Pour un homme d'État tel que lui, le ridicule était la plus amère comme la plus redoutable des hostilités.
Ses espions lui avaient déjà transmis des indices sur l'existence de cette estampe, mais sans parvenir à se la procurer. En la voyant chez la reine, et en reconnaissant l'effet qu'elle produisait, il était rentré chez lui dans une colère qui avait fait trembler tout son entourage.
C'est alors qu'il avait reçu, par un envoyeur mystérieux, l'exemplaire qu'il présentait à Philippe de Champaigne.
Celui-ci le prit, y jeta un coup d'œil, et le lui rendit avec un signe de dédain.
—Que vous semble de ceci? demanda le cardinal en l'interrogeant plus encore du regard que de la voix.
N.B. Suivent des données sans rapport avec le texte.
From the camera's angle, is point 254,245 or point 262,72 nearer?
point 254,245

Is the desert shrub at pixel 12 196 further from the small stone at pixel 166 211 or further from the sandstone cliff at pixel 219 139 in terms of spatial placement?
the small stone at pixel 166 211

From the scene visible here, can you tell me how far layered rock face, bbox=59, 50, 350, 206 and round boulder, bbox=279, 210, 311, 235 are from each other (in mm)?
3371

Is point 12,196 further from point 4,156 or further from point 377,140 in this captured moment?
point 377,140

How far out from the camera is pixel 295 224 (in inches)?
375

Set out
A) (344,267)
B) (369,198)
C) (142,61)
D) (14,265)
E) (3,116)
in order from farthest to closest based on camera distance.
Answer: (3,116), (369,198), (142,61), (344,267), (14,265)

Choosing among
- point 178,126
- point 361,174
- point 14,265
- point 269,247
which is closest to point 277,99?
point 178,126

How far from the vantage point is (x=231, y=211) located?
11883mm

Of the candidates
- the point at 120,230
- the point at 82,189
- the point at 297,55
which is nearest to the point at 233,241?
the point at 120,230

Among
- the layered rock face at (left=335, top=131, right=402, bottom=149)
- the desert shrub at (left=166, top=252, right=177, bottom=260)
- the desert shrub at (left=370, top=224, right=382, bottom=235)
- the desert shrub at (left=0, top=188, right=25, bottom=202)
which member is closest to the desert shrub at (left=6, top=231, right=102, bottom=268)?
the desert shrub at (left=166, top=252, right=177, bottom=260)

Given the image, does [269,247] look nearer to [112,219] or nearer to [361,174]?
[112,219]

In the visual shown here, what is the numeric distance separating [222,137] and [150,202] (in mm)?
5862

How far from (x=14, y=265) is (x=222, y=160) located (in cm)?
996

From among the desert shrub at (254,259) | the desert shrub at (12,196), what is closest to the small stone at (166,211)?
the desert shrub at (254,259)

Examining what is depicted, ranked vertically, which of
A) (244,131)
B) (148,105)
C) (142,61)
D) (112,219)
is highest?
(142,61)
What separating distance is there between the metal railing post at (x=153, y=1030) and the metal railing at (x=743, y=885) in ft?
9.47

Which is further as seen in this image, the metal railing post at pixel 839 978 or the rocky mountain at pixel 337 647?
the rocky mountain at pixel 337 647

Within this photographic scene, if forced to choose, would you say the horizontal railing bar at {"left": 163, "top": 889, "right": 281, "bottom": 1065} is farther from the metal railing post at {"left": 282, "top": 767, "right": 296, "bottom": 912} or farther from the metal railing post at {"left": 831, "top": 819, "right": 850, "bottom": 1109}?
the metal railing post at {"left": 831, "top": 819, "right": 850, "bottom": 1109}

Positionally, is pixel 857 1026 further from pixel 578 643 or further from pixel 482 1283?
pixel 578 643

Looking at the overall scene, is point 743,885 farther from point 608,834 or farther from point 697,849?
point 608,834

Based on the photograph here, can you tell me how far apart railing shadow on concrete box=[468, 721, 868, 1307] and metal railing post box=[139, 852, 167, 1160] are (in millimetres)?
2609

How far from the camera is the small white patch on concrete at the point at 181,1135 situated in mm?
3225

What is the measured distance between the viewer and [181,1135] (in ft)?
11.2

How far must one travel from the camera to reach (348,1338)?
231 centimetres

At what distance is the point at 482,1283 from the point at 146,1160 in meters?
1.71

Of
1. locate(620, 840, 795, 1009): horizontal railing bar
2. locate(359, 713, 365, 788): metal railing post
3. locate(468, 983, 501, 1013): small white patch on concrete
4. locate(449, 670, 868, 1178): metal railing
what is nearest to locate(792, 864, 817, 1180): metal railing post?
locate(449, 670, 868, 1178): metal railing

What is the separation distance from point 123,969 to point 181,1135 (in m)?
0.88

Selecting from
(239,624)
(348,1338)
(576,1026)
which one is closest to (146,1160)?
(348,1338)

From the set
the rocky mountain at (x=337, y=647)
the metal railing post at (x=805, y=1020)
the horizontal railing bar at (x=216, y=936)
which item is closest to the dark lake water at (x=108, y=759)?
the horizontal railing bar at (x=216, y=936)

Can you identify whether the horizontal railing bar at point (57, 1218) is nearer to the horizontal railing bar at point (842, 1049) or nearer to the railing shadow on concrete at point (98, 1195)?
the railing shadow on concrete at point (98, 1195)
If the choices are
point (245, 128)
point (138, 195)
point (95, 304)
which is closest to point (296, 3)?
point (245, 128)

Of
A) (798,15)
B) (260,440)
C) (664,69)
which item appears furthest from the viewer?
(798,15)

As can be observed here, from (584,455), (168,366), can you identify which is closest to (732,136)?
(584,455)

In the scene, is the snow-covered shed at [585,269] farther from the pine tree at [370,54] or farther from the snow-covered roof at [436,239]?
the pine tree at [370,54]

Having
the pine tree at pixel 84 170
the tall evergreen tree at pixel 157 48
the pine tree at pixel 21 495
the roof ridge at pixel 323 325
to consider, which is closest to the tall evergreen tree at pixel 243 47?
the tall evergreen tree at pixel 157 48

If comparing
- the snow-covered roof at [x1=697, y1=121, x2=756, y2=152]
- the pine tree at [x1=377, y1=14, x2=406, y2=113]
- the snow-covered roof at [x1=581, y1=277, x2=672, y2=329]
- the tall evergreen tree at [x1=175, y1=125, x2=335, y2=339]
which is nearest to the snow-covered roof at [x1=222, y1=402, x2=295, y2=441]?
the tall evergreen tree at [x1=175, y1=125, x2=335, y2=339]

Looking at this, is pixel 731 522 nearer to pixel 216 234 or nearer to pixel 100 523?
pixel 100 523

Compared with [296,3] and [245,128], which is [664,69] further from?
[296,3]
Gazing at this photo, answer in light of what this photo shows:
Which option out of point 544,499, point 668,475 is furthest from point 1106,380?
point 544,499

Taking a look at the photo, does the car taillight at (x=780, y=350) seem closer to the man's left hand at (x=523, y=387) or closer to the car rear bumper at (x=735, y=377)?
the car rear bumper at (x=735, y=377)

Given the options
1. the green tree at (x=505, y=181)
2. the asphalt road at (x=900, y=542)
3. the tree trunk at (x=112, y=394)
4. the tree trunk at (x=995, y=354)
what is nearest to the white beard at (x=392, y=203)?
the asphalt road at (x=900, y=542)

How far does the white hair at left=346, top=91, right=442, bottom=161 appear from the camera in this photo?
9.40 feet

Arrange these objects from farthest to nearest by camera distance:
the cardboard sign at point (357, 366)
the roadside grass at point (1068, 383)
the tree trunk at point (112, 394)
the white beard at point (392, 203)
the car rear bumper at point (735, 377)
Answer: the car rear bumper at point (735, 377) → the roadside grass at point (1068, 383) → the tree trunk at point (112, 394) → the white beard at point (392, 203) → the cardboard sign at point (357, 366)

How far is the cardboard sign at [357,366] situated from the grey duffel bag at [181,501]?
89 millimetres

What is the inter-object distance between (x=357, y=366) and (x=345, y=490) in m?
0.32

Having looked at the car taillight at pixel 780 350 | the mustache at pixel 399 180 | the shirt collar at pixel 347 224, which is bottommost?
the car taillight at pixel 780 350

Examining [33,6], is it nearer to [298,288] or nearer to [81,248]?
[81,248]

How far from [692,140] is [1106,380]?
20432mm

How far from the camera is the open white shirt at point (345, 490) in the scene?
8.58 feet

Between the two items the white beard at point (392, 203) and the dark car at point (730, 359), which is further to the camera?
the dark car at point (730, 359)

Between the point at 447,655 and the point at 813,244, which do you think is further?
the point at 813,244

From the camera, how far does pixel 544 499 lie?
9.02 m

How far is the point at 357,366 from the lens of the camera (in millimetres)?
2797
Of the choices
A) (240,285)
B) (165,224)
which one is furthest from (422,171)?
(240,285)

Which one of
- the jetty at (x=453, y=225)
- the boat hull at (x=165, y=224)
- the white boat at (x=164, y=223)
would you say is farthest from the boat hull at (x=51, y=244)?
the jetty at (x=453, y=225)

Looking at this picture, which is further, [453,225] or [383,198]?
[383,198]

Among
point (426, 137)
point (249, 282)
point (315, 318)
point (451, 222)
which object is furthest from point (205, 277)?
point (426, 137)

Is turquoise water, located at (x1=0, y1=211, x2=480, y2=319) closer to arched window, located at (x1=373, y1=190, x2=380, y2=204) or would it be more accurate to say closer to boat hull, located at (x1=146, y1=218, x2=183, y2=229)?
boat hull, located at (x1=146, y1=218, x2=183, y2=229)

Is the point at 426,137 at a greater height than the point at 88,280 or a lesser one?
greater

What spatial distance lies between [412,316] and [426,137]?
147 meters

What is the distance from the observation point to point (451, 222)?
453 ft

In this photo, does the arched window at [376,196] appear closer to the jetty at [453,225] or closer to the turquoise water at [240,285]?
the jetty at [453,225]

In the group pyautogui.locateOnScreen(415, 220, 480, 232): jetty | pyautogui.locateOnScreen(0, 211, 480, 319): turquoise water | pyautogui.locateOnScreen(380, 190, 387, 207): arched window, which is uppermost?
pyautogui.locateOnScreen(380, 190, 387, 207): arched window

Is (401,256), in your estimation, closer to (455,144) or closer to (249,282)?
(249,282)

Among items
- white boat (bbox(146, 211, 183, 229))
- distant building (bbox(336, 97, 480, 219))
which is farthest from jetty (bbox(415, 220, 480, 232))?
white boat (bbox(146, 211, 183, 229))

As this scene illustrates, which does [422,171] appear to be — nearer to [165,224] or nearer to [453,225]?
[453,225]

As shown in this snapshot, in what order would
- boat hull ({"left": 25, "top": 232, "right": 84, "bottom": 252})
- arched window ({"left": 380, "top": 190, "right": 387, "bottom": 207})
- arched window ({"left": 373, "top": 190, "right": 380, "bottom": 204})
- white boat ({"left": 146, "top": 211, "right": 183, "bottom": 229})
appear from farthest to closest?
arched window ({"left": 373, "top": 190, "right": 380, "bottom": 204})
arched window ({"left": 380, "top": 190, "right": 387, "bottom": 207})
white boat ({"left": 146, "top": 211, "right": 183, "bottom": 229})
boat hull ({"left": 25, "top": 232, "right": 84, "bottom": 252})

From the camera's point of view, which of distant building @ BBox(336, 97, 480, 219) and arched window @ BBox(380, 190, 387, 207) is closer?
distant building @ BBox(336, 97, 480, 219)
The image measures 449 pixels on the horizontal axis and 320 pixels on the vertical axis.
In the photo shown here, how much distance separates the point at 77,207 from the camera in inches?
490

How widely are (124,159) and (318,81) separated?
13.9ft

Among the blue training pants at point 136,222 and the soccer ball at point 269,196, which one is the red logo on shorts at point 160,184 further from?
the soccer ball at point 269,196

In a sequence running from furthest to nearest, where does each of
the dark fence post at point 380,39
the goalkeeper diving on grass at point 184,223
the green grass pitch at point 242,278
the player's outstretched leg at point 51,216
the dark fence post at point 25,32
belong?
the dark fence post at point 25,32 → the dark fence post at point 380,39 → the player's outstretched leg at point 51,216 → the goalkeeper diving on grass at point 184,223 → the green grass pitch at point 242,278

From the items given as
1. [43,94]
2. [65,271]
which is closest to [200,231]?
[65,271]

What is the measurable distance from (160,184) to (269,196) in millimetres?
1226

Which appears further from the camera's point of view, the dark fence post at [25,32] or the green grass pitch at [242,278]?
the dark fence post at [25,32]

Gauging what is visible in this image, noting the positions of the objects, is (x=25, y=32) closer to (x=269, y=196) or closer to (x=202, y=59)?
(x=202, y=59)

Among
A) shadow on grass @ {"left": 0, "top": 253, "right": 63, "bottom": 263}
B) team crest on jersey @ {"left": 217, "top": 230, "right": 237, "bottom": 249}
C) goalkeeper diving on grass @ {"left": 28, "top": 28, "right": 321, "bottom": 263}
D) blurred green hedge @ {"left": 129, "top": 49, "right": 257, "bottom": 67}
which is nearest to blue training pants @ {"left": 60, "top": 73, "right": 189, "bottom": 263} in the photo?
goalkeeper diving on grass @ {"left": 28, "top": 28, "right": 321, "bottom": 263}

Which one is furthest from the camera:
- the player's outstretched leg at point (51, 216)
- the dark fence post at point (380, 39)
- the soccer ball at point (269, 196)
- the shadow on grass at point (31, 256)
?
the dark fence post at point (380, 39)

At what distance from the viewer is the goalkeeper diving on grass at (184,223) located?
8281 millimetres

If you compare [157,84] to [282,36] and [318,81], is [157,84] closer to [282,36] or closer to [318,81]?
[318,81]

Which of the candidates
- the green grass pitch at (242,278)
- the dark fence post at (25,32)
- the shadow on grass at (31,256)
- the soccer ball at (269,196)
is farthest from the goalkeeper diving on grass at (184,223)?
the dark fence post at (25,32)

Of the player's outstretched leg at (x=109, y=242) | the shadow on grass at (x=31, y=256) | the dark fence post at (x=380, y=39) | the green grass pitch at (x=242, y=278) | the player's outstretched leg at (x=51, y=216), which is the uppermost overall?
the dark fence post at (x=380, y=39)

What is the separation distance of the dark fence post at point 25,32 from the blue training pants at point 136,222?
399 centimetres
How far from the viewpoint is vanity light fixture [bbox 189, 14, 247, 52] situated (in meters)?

—Une œuvre misérable, indigne de l'attention d'un homme comme vous.
—Ah! fit ironiquement Richelieu, vous trouvez? Et l'auteur de cette œuvre, quel est votre avis sur son compte?
—Quelque mécontent ou quelque pauvre artiste qu'on aura gagé.
—Vous êtes indulgent pour vos confrères.
—Pardon, monseigneur, je suis artiste. Ne prostituant point mon crayon à de semblables objets, je ne reconnais pas leurs auteurs pour mes confrères.
La noble droiture de ces paroles ne désarma pas le cardinal.
—A merveille! Alors vous m'aiderez dans le choix de la peine qu'ils méritent?
—Il n'en est qu'une: le mépris.
—Peste! vous croyez donc les misérables qui commettent de tels attentats contre la majesté du pouvoir susceptibles de sentir le poids d'un châtiment purement moral? Qui m'attaque attaque la royauté, monsieur; et la royauté est chose sacrée, car elle est ici-bas la représentation du pouvoir divin.
Nous avons des lois et des supplices contre les sacrilèges. J'entends que l'auteur de cette planche infâme, qui me vilipende comme représentant du roi et comme représentant de l'Église, subisse la peine réservée aux sacrilèges.
Que vous me faites de bien, soupira-t-elle.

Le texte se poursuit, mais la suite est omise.